## Исходный текст
Агафокл, тиран-горшечник

   Свободы, завоеванной Тимолеонтом, хватило Сиракузам ровно на двадцать лет. А затем они снова оказались под властью тирана — такого тирана, о котором знать вспоминала с ненавистью, а беднота подчас и добрым словом.
   Его звали Агафокл, он был сын гончара и сам гончар. О тиранах полагалось коллекционировать все дурные знамения; так и при рождении Агафокла, говорят, откуда-то стало известно предсказание, что он принесет много бед Сицилии и Карфагену. Отец его торжественно отрекся от новорожденного, унес и положил его умирать в глухом месте, а рабу велел наблюдать. Но младенец чудесным образом не умирал ни день, ни два; раб заснул, и тогда мать тайком унесла младенца и передала своим родственникам. Через семь лет отец случайно увидел мальчика и вздохнул: «Вот и сын бы наш сейчас был такой же!» Тут мать ему открылась, и Агафокл вернулся в родной дом, на страх Сицилии и Карфагену.

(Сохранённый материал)
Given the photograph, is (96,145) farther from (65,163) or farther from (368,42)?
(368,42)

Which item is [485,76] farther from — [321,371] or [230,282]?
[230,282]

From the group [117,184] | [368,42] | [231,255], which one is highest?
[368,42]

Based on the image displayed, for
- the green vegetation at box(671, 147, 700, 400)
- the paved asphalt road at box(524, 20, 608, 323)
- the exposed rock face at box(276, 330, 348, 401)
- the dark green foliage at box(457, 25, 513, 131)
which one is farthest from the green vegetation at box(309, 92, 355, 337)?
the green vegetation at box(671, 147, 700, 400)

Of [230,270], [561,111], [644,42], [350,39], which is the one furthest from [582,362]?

## Задания
1. Ответьте на вопросы по тексту об Агафокле.
(a) На сколько лет Сиракузам хватило свободы, завоёванной Тимолеонтом?
(b) Каким ремеслом занимался отец Агафокла?
(c) Через сколько лет отец случайно увидел мальчика?
2. Продолжите рассказ о тиране Агафокле, начав сразу после его последней фразы.

## Ответы к заданиям
1.
(a) На двадцать лет.
(b) Он был гончаром.
(c) Через семь лет.

2.
   Он вырос, стал воином-наемником, дерзким и сильным: никто не мог носить такого тяжелого панциря, как он. Он сделался начальником отряда; правители пытались его убить, но он подставил им вместо себя своего двойника, а сам остался цел. В Сиракузах шла гражданская война, народ боролся со знатью. Его пригласили навести порядок; он окружил войсками здание совета, перерезал и отправил в изгнание несколько тысяч богатых и знатных, а народу обещал передел земли и отмену долгов. Так начинали многие тираны, но первое, что они делали после этого, — окружали себя стражей и чувствовали себя как среди врагов, а Агафокл этого не сделал. Он ходил один среди толпы, был со всеми прост и сам первый подшучивал над своим гончарным ремеслом. «Горшечник, горшечник, когда заплатишь за глину?» — кричали ему со стен города, который ему случилось осаждать. «Вот разживусь на вас и заплачу!» — отозвался Агафокл, взял город и продал жителей в рабство.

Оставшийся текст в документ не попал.